- **Exercise text**:
┄┄┄┄┄┄┄┄┄┄┄┄┄┄┄┄┄┄┄┄

Brenna Huckaby Is Chasing Her Fourth Paralympic Gold in Milan
The diagnosis came when she was 14. Osteosarcoma. Bone cancer in her right leg. Brenna Huckaby had spent her childhood as a competitive gymnast in Baton Rouge, training hard enough to dream about a scholarship to LSU. Instead, she lost her leg below the knee.
Three years later, a rehabilitation trip at MD Anderson Cancer Center put a snowboard under her feet. The hospital used to run ski outings for kids recovering from cancer, rooted in the belief that getting back on the mountain after something that big opens a door: not just to sport, but to what you thought you had lost. Huckaby tried snowboarding because it reminded her of a balance beam, the one thing that still felt familiar. She loved it. She moved to Utah to pursue it full time, competed at her first world championship not long after, and won.
She is now 30, the most decorated Paralympic snowboarder who has ever competed, and nine days from stepping onto the snow at the Cortina Para Snowboard Park in the heart of the Dolomites. You are going to want to watch this one.
From Rehabilitation to the Record Books
Huckaby started snowboarding in 2013 and built a career that looks staggering from the outside: ten world championship medals across the years, five of them gold, plus four Paralympic medals across two Games.

┄┄┄┄┄┄┄┄┄┄┄┄┄┄┄┄┄┄┄┄

- **Data provided**:
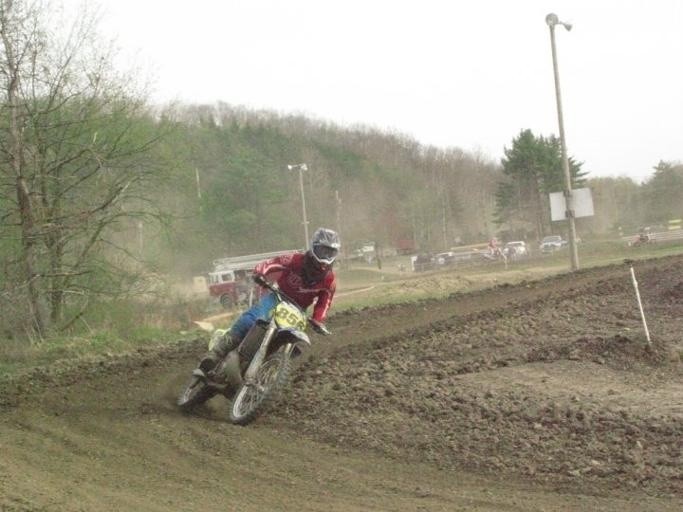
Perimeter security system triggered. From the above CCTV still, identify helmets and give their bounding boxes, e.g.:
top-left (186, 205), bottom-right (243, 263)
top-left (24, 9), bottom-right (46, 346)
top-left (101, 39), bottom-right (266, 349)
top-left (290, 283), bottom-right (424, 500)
top-left (310, 227), bottom-right (341, 272)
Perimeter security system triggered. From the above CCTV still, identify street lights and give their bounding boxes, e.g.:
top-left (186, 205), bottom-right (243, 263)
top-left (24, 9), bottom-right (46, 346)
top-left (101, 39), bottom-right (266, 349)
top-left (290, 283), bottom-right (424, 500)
top-left (543, 12), bottom-right (579, 272)
top-left (286, 162), bottom-right (311, 250)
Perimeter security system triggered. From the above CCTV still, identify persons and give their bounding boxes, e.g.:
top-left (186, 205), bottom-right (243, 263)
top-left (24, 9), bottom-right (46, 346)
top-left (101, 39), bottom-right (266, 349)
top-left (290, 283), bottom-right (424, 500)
top-left (506, 243), bottom-right (517, 262)
top-left (487, 236), bottom-right (495, 255)
top-left (193, 225), bottom-right (340, 380)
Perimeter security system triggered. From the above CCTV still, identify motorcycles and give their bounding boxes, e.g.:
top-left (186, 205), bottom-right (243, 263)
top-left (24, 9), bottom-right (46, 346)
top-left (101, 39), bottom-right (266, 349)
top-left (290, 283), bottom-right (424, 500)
top-left (174, 270), bottom-right (334, 428)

┄┄┄┄┄┄┄┄┄┄┄┄┄┄┄┄┄┄┄┄

- **What needs to be done**: Copy out the article about Brenna Huckaby in full, word for word.

- **Solution for this problem**:
Brenna Huckaby Is Chasing Her Fourth Paralympic Gold in Milan
The diagnosis came when she was 14. Osteosarcoma. Bone cancer in her right leg. Brenna Huckaby had spent her childhood as a competitive gymnast in Baton Rouge, training hard enough to dream about a scholarship to LSU. Instead, she lost her leg below the knee.
Three years later, a rehabilitation trip at MD Anderson Cancer Center put a snowboard under her feet. The hospital used to run ski outings for kids recovering from cancer, rooted in the belief that getting back on the mountain after something that big opens a door: not just to sport, but to what you thought you had lost. Huckaby tried snowboarding because it reminded her of a balance beam, the one thing that still felt familiar. She loved it. She moved to Utah to pursue it full time, competed at her first world championship not long after, and won.
She is now 30, the most decorated Paralympic snowboarder who has ever competed, and nine days from stepping onto the snow at the Cortina Para Snowboard Park in the heart of the Dolomites. You are going to want to watch this one.
From Rehabilitation to the Record Books
Huckaby started snowboarding in 2013 and built a career that looks staggering from the outside: ten world championship medals across the years, five of them gold, plus four Paralympic medals across two Games.